::: Working data
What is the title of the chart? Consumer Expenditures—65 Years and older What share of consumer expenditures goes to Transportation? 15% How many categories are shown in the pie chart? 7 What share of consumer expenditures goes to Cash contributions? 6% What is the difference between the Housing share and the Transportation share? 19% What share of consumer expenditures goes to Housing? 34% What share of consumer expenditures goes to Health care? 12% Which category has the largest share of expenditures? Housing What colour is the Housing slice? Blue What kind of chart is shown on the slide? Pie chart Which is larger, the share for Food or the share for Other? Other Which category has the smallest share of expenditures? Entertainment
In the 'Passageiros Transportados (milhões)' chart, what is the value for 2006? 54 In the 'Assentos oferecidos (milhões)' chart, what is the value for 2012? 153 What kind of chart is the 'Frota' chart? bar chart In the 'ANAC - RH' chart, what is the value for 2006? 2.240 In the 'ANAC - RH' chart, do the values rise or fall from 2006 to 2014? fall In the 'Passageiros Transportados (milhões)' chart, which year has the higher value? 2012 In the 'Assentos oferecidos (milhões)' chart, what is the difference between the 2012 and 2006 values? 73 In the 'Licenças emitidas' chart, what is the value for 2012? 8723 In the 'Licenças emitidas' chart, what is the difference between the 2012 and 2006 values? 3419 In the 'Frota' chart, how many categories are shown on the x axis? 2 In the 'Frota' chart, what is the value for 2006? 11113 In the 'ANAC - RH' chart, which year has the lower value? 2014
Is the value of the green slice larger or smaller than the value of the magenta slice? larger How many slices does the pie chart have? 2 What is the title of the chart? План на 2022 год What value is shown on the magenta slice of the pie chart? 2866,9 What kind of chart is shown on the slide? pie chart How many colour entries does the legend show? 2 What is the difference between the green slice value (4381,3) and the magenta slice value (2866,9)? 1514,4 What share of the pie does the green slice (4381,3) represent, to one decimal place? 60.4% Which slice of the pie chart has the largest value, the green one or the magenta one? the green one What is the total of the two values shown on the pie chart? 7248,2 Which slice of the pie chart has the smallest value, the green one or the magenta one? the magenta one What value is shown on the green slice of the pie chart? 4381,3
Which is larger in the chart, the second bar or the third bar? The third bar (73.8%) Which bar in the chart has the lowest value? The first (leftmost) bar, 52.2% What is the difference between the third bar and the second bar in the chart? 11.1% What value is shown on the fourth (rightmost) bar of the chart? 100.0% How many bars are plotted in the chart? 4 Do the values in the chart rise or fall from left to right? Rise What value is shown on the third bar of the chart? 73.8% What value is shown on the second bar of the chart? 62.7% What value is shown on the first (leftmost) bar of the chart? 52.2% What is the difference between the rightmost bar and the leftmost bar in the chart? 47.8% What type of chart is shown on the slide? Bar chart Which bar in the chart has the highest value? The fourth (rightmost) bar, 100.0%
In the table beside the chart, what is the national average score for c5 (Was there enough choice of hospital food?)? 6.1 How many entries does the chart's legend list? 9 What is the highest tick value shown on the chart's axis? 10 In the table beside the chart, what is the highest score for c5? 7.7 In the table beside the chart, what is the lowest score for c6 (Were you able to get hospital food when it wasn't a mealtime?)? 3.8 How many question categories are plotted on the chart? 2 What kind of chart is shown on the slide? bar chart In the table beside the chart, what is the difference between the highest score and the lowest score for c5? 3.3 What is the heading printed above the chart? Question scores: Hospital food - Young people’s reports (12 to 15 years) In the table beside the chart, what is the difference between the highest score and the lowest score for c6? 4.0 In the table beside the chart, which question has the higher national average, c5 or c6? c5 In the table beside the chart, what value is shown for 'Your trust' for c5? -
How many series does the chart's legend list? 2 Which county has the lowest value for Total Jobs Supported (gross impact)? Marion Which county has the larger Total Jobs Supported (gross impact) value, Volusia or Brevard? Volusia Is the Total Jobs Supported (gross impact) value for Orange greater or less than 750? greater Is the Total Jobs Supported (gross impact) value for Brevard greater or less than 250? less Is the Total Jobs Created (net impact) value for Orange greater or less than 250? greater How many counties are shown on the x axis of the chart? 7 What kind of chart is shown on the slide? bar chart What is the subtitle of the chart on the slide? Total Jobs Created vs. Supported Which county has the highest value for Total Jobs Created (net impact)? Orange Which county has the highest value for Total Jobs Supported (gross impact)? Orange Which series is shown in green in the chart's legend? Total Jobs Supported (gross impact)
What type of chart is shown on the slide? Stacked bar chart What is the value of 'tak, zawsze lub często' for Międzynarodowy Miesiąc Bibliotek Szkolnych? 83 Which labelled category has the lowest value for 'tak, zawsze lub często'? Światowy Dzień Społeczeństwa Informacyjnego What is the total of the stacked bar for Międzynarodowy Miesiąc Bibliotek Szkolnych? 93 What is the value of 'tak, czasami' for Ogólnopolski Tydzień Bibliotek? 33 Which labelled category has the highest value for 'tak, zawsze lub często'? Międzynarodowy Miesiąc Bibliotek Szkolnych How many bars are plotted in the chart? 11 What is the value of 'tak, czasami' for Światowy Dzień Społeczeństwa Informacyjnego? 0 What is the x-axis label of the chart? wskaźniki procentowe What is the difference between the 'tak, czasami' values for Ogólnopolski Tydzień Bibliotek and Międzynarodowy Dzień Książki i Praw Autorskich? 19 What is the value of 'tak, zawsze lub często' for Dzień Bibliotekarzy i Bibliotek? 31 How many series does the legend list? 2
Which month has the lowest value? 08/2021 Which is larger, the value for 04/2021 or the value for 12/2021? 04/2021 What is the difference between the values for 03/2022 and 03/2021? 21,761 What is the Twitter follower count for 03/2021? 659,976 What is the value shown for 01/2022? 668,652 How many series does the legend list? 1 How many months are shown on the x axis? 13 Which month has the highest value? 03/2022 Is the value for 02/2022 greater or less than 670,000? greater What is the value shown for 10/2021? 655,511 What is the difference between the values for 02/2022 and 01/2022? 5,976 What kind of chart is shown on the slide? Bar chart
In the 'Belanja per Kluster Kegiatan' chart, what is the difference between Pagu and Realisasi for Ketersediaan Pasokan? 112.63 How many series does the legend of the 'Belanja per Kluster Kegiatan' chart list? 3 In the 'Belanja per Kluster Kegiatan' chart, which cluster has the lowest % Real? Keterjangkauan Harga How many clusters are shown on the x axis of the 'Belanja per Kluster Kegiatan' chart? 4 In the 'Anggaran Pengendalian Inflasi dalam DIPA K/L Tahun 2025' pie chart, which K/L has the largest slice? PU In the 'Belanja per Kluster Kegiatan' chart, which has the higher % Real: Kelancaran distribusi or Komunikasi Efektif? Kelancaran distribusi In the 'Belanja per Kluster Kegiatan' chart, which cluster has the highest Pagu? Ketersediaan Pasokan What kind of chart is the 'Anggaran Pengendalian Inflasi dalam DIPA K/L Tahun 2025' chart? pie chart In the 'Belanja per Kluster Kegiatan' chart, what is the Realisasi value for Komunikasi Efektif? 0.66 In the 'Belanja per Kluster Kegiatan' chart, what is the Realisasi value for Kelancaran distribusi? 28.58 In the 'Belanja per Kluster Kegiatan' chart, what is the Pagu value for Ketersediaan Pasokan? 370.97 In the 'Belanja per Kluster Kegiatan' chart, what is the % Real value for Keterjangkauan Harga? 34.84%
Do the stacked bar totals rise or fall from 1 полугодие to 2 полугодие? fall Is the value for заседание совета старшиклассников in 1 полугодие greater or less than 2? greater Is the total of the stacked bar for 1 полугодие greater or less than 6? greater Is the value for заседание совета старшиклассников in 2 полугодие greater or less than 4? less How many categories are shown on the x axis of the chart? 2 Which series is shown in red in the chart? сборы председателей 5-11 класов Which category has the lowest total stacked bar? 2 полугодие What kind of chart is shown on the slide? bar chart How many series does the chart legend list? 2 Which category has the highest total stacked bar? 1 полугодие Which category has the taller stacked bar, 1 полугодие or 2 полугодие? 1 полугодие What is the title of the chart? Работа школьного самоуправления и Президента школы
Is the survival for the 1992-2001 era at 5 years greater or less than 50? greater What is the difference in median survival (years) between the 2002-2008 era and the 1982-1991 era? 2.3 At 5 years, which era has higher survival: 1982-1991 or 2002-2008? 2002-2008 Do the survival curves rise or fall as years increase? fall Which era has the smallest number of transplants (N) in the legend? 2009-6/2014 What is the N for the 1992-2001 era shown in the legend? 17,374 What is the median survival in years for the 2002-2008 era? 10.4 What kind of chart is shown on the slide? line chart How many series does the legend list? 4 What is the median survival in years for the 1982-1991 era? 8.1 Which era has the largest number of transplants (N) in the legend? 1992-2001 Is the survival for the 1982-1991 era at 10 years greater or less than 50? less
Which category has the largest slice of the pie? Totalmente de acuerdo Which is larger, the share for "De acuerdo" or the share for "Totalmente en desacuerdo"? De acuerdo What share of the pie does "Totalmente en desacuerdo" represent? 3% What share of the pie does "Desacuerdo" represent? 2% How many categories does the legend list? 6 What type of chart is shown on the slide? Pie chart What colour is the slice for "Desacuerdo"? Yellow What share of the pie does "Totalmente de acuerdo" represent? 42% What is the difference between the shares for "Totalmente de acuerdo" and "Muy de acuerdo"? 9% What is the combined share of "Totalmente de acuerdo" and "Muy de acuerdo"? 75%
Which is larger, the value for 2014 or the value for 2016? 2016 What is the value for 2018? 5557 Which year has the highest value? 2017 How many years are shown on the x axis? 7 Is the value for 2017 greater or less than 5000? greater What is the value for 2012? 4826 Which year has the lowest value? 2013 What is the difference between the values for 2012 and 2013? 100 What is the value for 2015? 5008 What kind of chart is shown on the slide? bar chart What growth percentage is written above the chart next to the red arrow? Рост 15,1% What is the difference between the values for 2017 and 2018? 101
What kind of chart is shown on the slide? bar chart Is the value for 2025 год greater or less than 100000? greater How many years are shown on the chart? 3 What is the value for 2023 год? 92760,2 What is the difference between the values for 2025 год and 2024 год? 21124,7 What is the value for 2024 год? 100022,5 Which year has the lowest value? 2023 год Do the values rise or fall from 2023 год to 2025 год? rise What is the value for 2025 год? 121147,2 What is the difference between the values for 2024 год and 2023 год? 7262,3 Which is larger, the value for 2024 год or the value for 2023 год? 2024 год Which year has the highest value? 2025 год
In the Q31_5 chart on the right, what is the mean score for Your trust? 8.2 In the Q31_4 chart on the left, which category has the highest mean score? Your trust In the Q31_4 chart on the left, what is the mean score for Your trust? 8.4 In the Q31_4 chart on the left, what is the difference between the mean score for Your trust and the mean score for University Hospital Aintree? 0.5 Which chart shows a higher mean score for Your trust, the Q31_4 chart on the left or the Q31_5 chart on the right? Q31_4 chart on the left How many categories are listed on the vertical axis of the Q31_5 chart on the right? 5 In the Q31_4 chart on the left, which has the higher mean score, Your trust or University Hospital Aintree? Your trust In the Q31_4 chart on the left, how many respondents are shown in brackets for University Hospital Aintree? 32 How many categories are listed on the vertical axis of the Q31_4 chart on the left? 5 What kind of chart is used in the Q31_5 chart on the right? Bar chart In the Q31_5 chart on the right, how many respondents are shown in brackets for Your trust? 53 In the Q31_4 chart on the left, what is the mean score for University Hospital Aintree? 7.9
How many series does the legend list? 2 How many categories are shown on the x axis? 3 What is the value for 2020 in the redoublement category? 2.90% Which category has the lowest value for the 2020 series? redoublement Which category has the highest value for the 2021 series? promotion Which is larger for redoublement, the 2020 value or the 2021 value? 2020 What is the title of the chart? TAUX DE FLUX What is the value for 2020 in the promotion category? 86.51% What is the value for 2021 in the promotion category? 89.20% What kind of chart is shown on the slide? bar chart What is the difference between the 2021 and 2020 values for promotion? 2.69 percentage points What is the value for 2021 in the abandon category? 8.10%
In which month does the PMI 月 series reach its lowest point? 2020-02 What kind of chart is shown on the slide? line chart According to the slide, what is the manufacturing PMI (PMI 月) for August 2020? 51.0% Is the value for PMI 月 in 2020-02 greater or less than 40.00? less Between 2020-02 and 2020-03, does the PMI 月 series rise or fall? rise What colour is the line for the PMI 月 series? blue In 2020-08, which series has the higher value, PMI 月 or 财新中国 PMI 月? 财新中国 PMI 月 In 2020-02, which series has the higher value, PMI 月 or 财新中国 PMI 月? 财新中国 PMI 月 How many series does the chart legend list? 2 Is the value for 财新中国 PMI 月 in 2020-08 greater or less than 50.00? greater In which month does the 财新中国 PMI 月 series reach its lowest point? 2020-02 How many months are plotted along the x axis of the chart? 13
::::::
Copy out the material word for word, from its first line through the line that contains "In the 'Passageiros Transportados (milhões)' chart, what", with both ends included.

What is the title of the chart? Consumer Expenditures—65 Years and older What share of consumer expenditures goes to Transportation? 15% How many categories are shown in the pie chart? 7 What share of consumer expenditures goes to Cash contributions? 6% What is the difference between the Housing share and the Transportation share? 19% What share of consumer expenditures goes to Housing? 34% What share of consumer expenditures goes to Health care? 12% Which category has the largest share of expenditures? Housing What colour is the Housing slice? Blue What kind of chart is shown on the slide? Pie chart Which is larger, the share for Food or the share for Other? Other Which category has the smallest share of expenditures? Entertainment
In the 'Passageiros Transportados (milhões)' chart, what is the value for 2006? 54 In the 'Assentos oferecidos (milhões)' chart, what is the value for 2012? 153 What kind of chart is the 'Frota' chart? bar chart In the 'ANAC - RH' chart, what is the value for 2006? 2.240 In the 'ANAC - RH' chart, do the values rise or fall from 2006 to 2014? fall In the 'Passageiros Transportados (milhões)' chart, which year has the higher value? 2012 In the 'Assentos oferecidos (milhões)' chart, what is the difference between the 2012 and 2006 values? 73 In the 'Licenças emitidas' chart, what is the value for 2012? 8723 In the 'Licenças emitidas' chart, what is the difference between the 2012 and 2006 values? 3419 In the 'Frota' chart, how many categories are shown on the x axis? 2 In the 'Frota' chart, what is the value for 2006? 11113 In the 'ANAC - RH' chart, which year has the lower value? 2014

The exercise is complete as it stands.